Al menos eran veinte personas y todos callaron al verle salir de la cueva, acto seguido se arrodillaron y apartaron la mirada– ¡El Mesías a resucitado! –Dijo uno de ellos al fin.
–Sí, he resucitado –dijo el padre, apoyándose en la voz anterior.
–¡Oh! Señor, todo era verdad –dijo el más hablador.
–¿Por qué os iba a mentir? –Respondió el asustado intérprete.
–Lo siento, siento haber dudado de las palabras del Mesías –se disculpó el hablador–. A partir de ahora mi Fe no será discutida. Lo juro –dijo.
–Está bien, ahora marchaos –dijo el padre jugando su carta.
–Pero ¿Qué hacemos? –Preguntó otro.
–¿Qué hacéis? –Dijo el padre mientras pensaba una respuesta coherente que le libre de sus seguidores–. Haced lo que os dije… que hicieseis ¿No os acordáis? –Respondió al fin.
–Si mi Señor, os referís a la oración –dijo este personaje mientras los demás asentían.
–¡Eso! Orad, pero orad con la familia… o es que ¿No recordáis que lo más importante es la familia? –Seguía intentándolo, lo primordial era que se fueran.
–¿La familia? Sí, la familia. Todos somos hermanos –respondió otro más–. Todos sabrán de la resurrección del hijo de Dios, lo haremos saber ahora mismo ¡Vamos hermanos! Difundamos la palabra.
Una parte de los seguidores marcharon a la ciudad, pero otra seguía arrodillada ante el falso Mesías.
–¿Y vosotros? ¿No difundís mi palabra? –Preguntó el padre.
–¡Señor mío! –Exclamó un anciano–, tengo la lepra, la campanilla que cuelga de mi cuello lo demuestra. Todos nosotros estamos enfermos y ya sabes que no nos permiten entrar en la ciudad. Por favor, dicen que usted lo cura todo y… por favor –suplicó.
–¿Lepra? –Se asustó nuestro protagonista–. Sí, lepra ¡Ya! Pues… –titubeó mientras pensaba que decir–, esta vez sí te dejarán pasar a la ciudad, porque sanarás por el camino ¡Todos sanaréis por el camino si tenéis Fe en mí! –Dijo por fin.

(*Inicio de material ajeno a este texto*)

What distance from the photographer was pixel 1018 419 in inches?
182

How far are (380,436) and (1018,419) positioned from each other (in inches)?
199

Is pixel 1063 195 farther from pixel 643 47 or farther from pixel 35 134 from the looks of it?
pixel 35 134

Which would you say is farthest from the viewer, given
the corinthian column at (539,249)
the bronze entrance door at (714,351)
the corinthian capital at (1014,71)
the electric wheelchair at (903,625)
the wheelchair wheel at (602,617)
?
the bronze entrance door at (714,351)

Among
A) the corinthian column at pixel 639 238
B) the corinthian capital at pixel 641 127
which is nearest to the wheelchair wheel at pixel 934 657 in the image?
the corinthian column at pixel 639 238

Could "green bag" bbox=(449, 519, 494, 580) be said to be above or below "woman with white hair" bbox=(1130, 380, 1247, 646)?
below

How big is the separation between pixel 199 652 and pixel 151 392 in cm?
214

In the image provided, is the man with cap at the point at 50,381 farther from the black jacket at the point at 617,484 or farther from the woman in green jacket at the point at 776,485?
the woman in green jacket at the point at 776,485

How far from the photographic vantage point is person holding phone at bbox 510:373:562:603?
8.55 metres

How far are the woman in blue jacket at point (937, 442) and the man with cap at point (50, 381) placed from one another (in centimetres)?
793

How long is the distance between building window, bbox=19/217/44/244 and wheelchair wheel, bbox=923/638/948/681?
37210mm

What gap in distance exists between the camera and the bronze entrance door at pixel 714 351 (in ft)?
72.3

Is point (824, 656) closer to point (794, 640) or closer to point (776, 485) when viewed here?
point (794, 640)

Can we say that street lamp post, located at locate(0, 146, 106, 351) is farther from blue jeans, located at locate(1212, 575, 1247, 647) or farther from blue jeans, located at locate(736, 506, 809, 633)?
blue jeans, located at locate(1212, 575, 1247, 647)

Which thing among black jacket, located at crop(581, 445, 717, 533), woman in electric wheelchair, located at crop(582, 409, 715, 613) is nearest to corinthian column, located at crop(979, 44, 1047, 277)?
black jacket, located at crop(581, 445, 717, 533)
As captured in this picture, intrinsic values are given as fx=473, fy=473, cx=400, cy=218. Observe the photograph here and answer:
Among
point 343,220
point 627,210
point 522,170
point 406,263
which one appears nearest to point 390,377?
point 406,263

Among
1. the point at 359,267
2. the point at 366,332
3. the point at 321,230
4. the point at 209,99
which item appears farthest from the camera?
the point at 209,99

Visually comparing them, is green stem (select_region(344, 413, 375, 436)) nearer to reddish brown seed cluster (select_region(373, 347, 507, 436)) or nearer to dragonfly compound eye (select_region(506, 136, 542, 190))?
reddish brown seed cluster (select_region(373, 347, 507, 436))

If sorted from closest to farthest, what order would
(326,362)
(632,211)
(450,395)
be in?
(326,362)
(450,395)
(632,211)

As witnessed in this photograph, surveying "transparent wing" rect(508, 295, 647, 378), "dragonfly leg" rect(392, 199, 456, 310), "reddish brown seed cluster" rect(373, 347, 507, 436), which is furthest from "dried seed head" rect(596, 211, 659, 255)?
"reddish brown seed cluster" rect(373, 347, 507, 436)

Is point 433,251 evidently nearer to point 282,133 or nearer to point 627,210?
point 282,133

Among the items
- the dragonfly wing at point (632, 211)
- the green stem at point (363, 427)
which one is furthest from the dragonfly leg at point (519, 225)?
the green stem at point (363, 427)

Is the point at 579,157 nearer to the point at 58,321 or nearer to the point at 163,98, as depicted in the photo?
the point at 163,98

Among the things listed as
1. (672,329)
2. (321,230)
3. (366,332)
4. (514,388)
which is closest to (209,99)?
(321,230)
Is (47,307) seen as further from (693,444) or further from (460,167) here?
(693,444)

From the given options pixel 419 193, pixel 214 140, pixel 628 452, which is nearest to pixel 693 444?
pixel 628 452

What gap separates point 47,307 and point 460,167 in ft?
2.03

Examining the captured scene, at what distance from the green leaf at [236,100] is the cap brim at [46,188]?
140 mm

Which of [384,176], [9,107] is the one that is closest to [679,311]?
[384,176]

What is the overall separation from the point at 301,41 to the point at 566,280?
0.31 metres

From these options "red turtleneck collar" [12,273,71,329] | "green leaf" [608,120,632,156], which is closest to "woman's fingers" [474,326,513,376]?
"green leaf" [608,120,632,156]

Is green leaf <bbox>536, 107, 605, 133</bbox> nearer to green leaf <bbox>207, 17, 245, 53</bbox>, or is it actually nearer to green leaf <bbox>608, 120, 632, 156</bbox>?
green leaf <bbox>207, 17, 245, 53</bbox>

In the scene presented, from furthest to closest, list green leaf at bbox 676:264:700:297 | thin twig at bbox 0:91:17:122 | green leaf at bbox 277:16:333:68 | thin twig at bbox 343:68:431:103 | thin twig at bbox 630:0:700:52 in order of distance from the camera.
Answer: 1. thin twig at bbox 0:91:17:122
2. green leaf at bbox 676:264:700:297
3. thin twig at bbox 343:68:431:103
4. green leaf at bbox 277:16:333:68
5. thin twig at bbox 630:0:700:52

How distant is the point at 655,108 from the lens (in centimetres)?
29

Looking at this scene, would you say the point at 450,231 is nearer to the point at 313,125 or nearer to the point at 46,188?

Entonces se fueron los demás, desaparecieron rápidamente, obedeciendo al Mesías. Mientras nuestros tres protagonistas se esfumaron del lugar dejando la tumba vacía. Incluso el muerto fue robado ya que el más joven se lo llevó metido en el saco sin que los otros dos se diesen cuenta. ¿Por qué se lo llevo? Porque le entró pánico, si el cadáver desaparecía habría menos sospechas. Pero fue una opción que le costó una bronca de sus compañeros. El muerto fue abandonado en la montaña.
Un mes después la economía de la familia era mucho más ventajosa que la de sus vecinos, porque gracias a la última profanación, habían adquirido grandes riquezas con las que compraron un gran rebaño y una granja con cinco vacas a pocos kilómetros de Jerusalén. Se convirtieron en una de las familias más ricas de Judea.
Uno de esos días el padre y el más viejo, pasaron por el cementerio y vieron una multitud frente a la tumba del misterioso Mesías.
–Tranquilo hijo –dijo el más viejo–, he vivido mucho y sé que esto es pasajero ¿Cuántos mesías ves a lo largo de un día? Verás como poco a poco esta tontería se les irá olvidando.